*Requirements*.
a) Please answer these questions about the passage on Lincoln and mob violence:
(i) How many gamblers were lynched in Vicksburg?
(ii) Where and in what month and year did Lincoln give his first great speech?
(iii) What did the Illinois mob do with the abolitionist printer's presses?
b) Carry on the passage on Lincoln and mob violence, starting after its last sentence.

In 1837, mob violence spread through the Mississippi Valley, gripping the attention of a young Abraham Lincoln.  In Vicksburg, five gamblers, plying their disreputable but legal trade, were lynched. In St. Louis, Francis McIntosh—a free black who, by all credible accounts, had murdered a white man—was tied to a tree and burned to death. In Illinois, a mob shot and killed an abolitionist printer and threw his presses into the Mississippi.

In his first great speech, Lincoln spoke of “The Perpetuation of Our Political Institutions,”
before the Young Men’s Lyceum in Springfield, Illinois, in January 1838. He noted that the last of the founding generation had died out: “a once hardy, brave, and patriotic, but now lamented and departed race of ancestors.” Their living example was no longer before the nation’s eyes.  Instead, “[a]ccounts of outrages committed by mobs, form the every-day news of the times.” As mob violence spread, it became a contagion: “Thus went on this process of hanging, from gamblers to negroes, from negroes to white citizens, and from these to strangers; till, dead men were seen literally dangling from the boughs of trees upon every road side; and in numbers almost sufficient, to rival the native Spanish moss of the country, as a drapery of the forest.”

*Rows*.

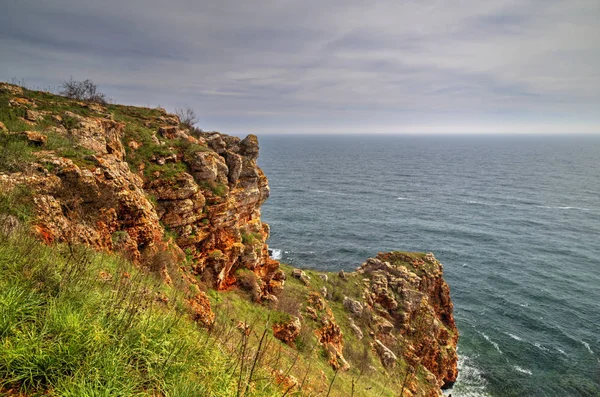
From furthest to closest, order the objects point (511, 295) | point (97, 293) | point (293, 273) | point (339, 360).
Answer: point (511, 295), point (293, 273), point (339, 360), point (97, 293)

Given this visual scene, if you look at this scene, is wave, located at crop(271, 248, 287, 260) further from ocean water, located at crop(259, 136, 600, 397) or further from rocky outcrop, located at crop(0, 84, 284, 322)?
rocky outcrop, located at crop(0, 84, 284, 322)

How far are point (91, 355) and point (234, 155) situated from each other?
24.3 meters

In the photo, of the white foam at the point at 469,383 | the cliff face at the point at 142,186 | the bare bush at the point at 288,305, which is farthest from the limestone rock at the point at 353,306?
the white foam at the point at 469,383

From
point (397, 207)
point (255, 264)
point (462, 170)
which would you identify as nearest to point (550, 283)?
point (397, 207)

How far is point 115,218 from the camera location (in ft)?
45.5

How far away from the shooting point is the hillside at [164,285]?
184 inches

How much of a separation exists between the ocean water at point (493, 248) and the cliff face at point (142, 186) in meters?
29.7

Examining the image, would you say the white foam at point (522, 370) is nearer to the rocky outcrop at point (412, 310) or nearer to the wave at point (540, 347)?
the wave at point (540, 347)

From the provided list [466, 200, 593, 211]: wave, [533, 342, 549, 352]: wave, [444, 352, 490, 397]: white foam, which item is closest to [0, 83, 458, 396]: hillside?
[444, 352, 490, 397]: white foam

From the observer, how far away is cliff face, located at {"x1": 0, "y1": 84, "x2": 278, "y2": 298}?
11.6m

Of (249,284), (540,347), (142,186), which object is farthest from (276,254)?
(142,186)

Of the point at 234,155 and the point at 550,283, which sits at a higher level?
the point at 234,155

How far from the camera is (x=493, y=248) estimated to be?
6256 cm

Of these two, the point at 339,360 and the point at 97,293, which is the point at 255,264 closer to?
the point at 339,360
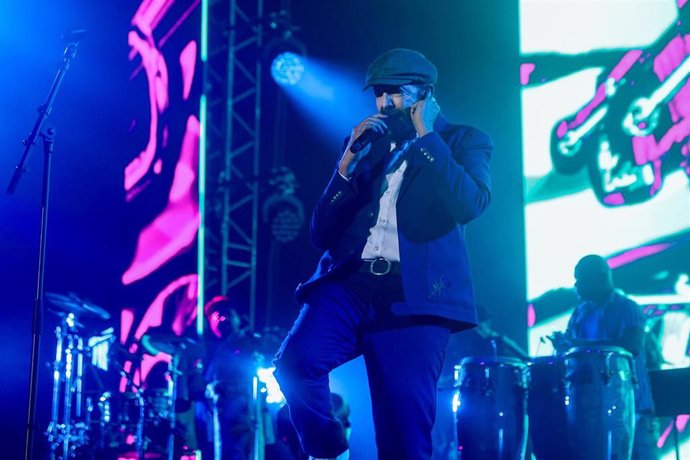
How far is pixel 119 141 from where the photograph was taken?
29.4 ft

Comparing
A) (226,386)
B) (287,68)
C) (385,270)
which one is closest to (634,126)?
(287,68)

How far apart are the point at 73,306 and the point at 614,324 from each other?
14.6 ft

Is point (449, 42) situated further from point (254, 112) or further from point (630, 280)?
point (630, 280)

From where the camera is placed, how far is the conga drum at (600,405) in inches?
210

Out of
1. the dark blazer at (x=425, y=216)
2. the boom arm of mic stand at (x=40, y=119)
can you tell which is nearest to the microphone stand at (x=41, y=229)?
the boom arm of mic stand at (x=40, y=119)

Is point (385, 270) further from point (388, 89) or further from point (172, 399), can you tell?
point (172, 399)

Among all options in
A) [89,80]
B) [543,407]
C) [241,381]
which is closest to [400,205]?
[543,407]

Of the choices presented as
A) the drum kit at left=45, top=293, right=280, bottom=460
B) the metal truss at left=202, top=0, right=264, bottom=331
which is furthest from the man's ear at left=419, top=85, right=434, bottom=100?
the metal truss at left=202, top=0, right=264, bottom=331

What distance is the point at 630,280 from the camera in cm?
866

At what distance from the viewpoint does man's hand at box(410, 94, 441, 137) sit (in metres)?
3.03

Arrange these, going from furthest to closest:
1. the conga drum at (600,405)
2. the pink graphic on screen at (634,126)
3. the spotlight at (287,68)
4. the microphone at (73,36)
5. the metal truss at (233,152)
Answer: the spotlight at (287,68)
the metal truss at (233,152)
the pink graphic on screen at (634,126)
the conga drum at (600,405)
the microphone at (73,36)

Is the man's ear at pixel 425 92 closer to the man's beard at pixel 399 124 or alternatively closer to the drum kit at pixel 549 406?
the man's beard at pixel 399 124

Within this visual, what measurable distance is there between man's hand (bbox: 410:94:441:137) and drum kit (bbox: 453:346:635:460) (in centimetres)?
285

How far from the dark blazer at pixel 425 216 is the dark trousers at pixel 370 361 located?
73 millimetres
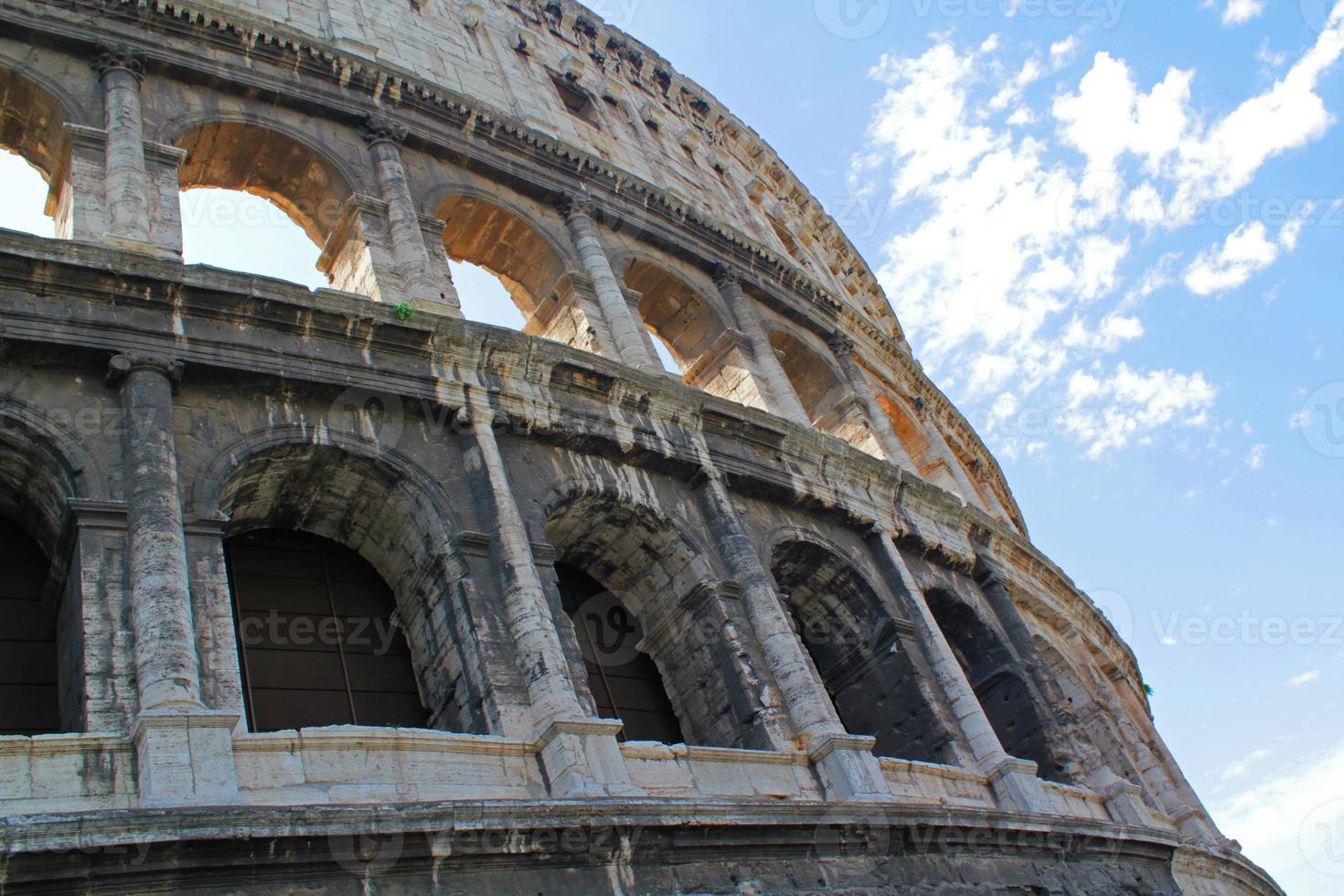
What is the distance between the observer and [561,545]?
38.0ft

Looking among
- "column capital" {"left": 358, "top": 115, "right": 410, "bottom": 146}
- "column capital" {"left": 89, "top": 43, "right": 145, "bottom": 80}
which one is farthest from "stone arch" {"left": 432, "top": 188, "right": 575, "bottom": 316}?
"column capital" {"left": 89, "top": 43, "right": 145, "bottom": 80}

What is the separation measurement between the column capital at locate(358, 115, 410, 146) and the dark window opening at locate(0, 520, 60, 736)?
6.55 m

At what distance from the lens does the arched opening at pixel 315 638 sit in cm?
909

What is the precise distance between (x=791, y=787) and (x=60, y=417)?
6.14 metres

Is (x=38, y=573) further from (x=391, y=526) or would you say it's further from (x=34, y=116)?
(x=34, y=116)

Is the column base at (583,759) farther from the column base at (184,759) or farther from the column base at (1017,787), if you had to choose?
the column base at (1017,787)

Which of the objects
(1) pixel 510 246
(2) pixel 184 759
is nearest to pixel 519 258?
(1) pixel 510 246

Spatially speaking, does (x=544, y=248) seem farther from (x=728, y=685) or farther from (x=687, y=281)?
(x=728, y=685)

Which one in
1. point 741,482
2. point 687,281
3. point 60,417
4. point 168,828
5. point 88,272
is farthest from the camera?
point 687,281

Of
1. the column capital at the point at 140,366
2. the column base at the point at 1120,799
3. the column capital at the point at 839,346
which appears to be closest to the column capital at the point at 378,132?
the column capital at the point at 140,366

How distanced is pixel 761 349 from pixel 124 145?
26.9 feet

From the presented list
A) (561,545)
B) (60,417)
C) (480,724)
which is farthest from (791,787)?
(60,417)

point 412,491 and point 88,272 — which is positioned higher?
point 88,272

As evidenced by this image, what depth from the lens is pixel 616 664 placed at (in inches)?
454
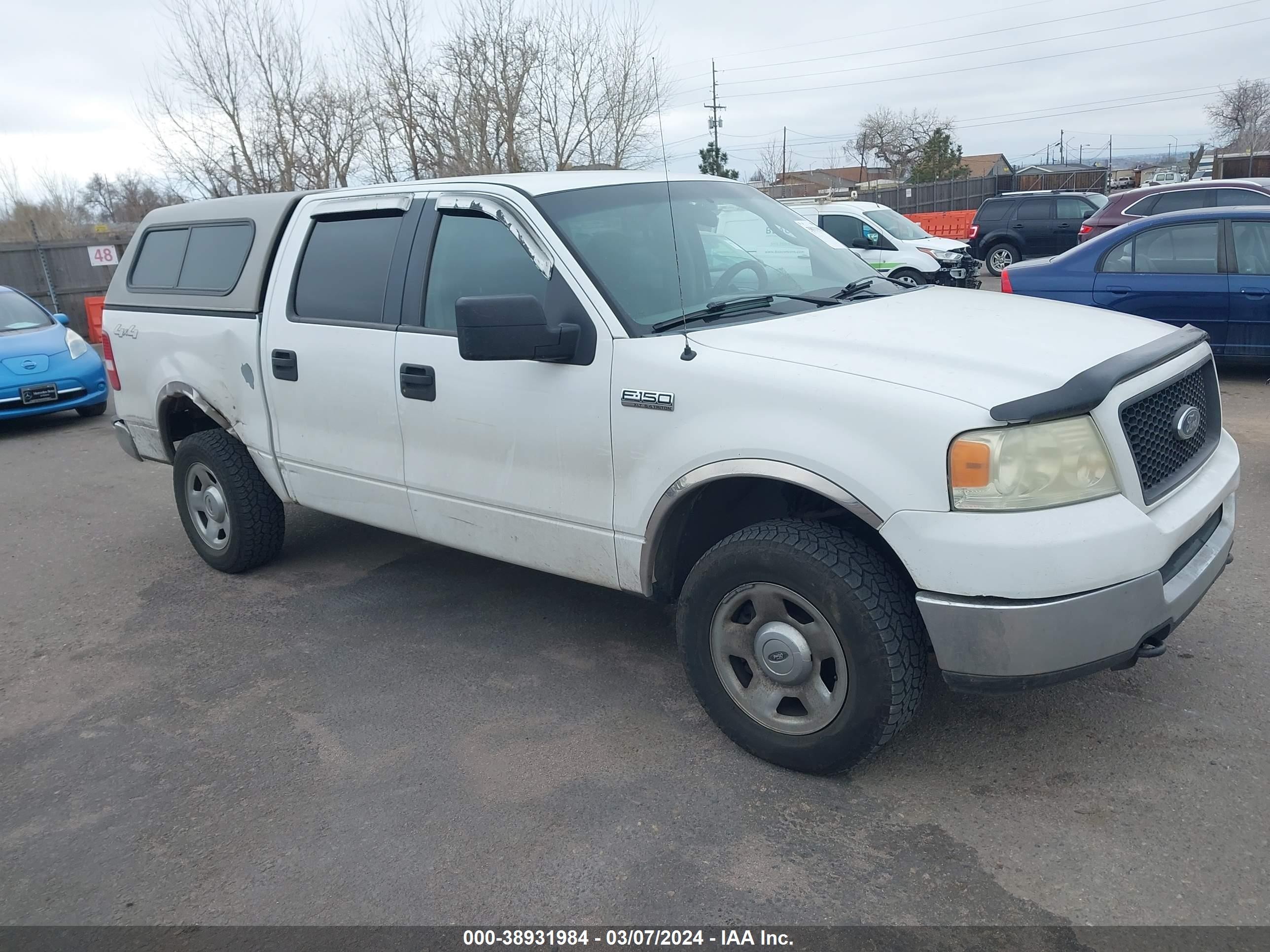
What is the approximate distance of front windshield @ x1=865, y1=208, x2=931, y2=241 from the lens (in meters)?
16.8

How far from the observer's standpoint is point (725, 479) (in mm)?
3293

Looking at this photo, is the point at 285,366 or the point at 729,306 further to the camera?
the point at 285,366

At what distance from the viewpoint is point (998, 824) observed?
2975 mm

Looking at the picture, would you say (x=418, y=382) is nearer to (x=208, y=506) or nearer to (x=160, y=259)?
(x=208, y=506)

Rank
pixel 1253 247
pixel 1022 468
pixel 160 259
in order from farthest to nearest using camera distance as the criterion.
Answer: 1. pixel 1253 247
2. pixel 160 259
3. pixel 1022 468

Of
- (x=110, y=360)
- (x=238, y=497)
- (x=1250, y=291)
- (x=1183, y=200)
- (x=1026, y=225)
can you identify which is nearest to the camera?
(x=238, y=497)

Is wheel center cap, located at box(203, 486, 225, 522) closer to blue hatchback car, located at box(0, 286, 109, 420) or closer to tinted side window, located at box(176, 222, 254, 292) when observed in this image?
tinted side window, located at box(176, 222, 254, 292)

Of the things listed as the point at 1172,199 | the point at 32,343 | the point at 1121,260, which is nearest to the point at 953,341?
the point at 1121,260

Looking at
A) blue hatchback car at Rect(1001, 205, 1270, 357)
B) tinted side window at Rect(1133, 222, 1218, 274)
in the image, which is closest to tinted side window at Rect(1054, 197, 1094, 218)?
blue hatchback car at Rect(1001, 205, 1270, 357)

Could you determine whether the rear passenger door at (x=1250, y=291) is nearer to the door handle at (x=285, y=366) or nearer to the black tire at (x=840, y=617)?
the black tire at (x=840, y=617)

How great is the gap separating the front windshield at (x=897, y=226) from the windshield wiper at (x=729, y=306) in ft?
Result: 44.6

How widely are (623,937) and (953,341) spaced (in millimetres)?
2039

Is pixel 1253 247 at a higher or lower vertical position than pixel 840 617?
higher

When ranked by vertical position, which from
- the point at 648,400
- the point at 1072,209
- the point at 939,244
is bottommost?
the point at 648,400
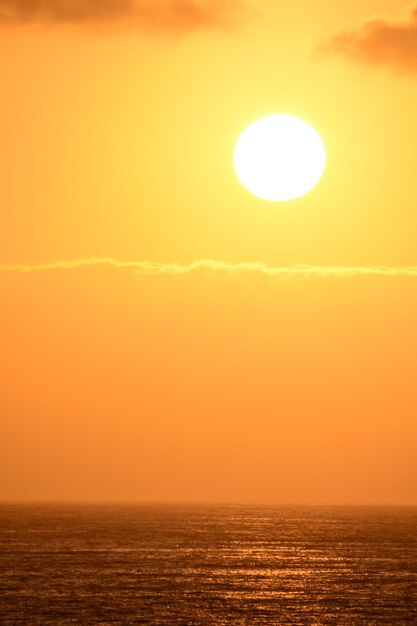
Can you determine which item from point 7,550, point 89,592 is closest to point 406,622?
point 89,592

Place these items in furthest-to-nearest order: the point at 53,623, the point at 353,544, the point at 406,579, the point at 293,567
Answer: the point at 353,544 → the point at 293,567 → the point at 406,579 → the point at 53,623

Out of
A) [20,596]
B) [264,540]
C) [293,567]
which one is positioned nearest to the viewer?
[20,596]

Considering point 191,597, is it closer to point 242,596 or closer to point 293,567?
point 242,596

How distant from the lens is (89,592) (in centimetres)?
9194

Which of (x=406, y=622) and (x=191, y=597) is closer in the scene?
(x=406, y=622)

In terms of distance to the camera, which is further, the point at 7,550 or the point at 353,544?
the point at 353,544

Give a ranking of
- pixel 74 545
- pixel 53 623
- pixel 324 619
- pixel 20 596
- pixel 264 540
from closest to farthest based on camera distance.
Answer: pixel 53 623 < pixel 324 619 < pixel 20 596 < pixel 74 545 < pixel 264 540

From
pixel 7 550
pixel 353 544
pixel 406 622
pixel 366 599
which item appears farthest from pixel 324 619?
pixel 353 544

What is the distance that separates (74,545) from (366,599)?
66.0 meters

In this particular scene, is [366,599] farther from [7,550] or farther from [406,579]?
[7,550]

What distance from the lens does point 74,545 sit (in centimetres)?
14875

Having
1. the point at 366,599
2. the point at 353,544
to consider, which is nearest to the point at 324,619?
the point at 366,599

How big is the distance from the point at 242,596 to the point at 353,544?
75665 mm

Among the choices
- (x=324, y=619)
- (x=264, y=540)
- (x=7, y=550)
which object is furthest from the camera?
(x=264, y=540)
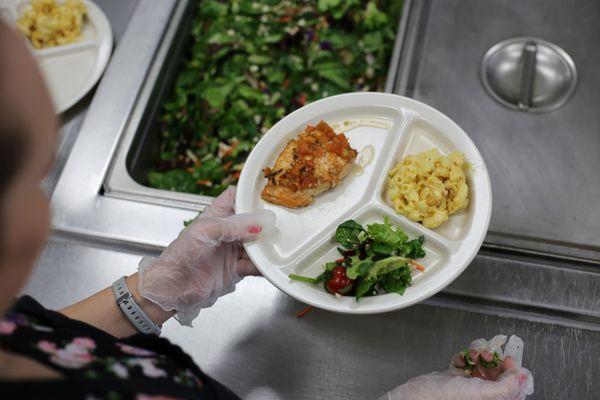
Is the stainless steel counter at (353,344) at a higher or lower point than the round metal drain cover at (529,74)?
lower

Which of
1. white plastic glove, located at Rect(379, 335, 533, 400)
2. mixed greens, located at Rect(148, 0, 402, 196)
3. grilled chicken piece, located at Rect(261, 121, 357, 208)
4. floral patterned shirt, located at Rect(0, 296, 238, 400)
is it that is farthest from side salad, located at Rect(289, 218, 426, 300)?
mixed greens, located at Rect(148, 0, 402, 196)

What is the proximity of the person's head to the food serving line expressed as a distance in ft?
3.57

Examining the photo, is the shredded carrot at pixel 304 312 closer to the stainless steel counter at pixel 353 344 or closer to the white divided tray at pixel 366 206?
the stainless steel counter at pixel 353 344

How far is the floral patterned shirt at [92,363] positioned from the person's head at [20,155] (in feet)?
0.81

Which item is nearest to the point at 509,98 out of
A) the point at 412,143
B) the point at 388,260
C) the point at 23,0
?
the point at 412,143

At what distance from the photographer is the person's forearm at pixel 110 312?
1.48 metres

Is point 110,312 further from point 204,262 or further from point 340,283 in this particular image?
point 340,283

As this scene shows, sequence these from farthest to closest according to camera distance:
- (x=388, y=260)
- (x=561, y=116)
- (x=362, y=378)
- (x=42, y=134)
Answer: (x=561, y=116) → (x=362, y=378) → (x=388, y=260) → (x=42, y=134)

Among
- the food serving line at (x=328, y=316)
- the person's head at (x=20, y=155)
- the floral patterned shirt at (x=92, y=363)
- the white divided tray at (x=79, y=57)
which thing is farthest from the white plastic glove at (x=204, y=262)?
the white divided tray at (x=79, y=57)

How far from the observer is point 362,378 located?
1.57 m

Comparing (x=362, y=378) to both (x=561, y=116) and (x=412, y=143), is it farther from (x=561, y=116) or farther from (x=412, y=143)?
(x=561, y=116)

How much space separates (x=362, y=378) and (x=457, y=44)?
1.41m

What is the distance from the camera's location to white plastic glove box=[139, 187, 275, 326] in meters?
1.45

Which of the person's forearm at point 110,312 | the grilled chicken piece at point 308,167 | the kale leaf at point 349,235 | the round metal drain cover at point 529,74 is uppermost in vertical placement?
the round metal drain cover at point 529,74
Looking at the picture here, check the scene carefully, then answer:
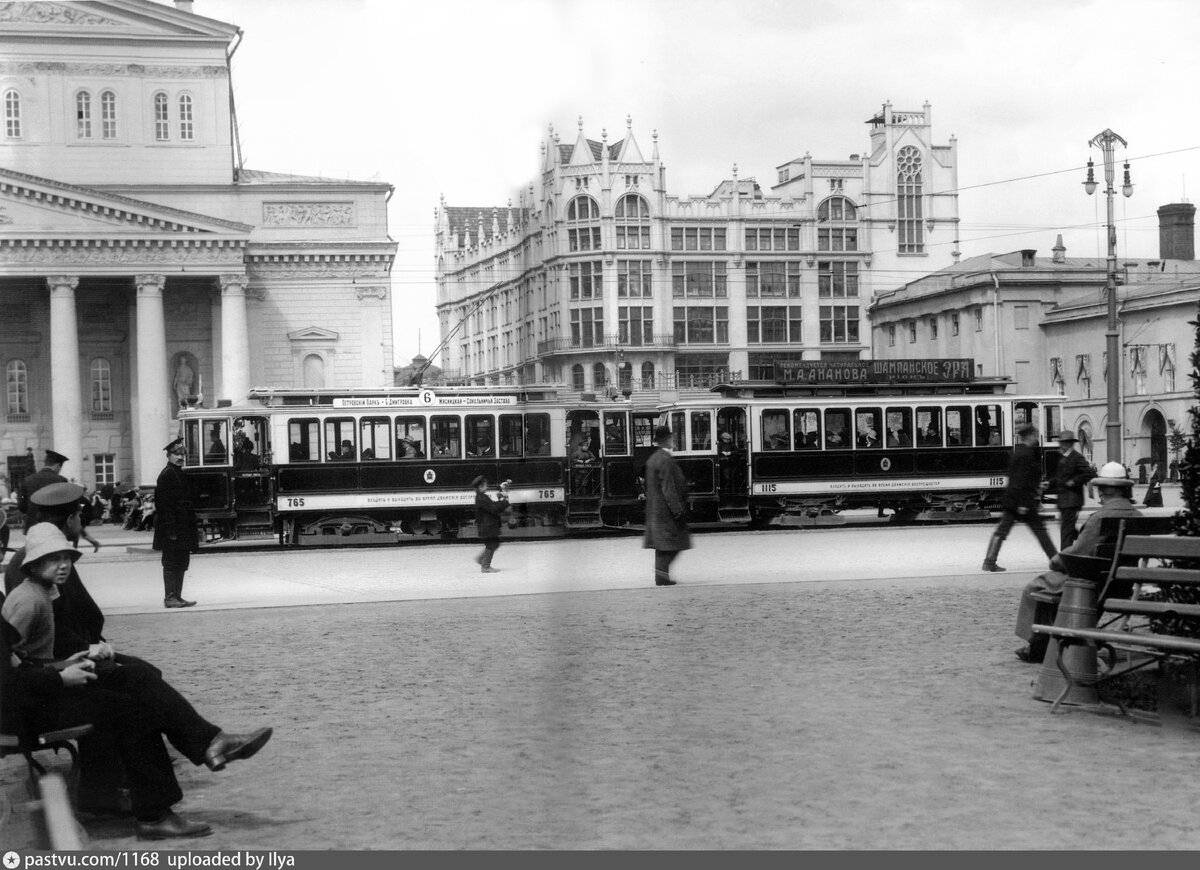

*Solved problems*.
a)
(i) Five.
(ii) Before the Young Men's Lyceum in Springfield, Illinois, in January 1838.
(iii) It threw them into the Mississippi.

b)
If mobs continued to take the place of the law, Lincoln argued, people would lose their attachment to the government, and our political institutions collapse. But was he too sanguine about the founders and their era? Despite the genius of George Washington, John Adams, Thomas Jefferson, and James Madison—of Alexander Hamilton, John Jay, James Wilson, and John Marshall—the nation nearly disintegrated into a civil war just a dozen years after the Constitution’s ratification.  The founding’s great lights had become openly contemptuous of one another.  Political differences seemed impossible to bridge.

In May 1797, for example, a New York newspaper published a translation of a letter Jefferson had written a year earlier to a friend in Paris, Phillip Mazzei.  Alluding to those whom he regarded as pro-English monarchists, including Washington, Jefferson wrote “I should give you a fever, if I should name the apostates who have embraced these heresies; men who were Solomons in council, and Sampsons in combat, but whose hair has been cut off by the whore England.”

This wasn’t Jefferson’s only detraction of Washington.  Even while serving as Washington’s secretary of state Jefferson provided behind the scenes financing—and possibly copy—to newspapers that unceasingly attacked the president’s character.  Washington finally, reluctantly, saw Jefferson’s hand in these attacks, writing in July 1796,

nor did I believe until lately, that it was within the bonds of probability; hardly within those of possibility, that, while I was using my utmost exertions to establish a national character of our own…that I should be accused of being the enemy of one Nation, and subject to the influence of another; and to prove it, that every act of my administration would be tortured, and the grossest, and most insidious misrepresentations of them be made (by giving one side only of a subject, and that too in such exaggerated and indecent terms as could scarcely be applied to a Nero; a notorious defaulter; or even to a common pick-pocket).

The two men had few words for one another thereafter.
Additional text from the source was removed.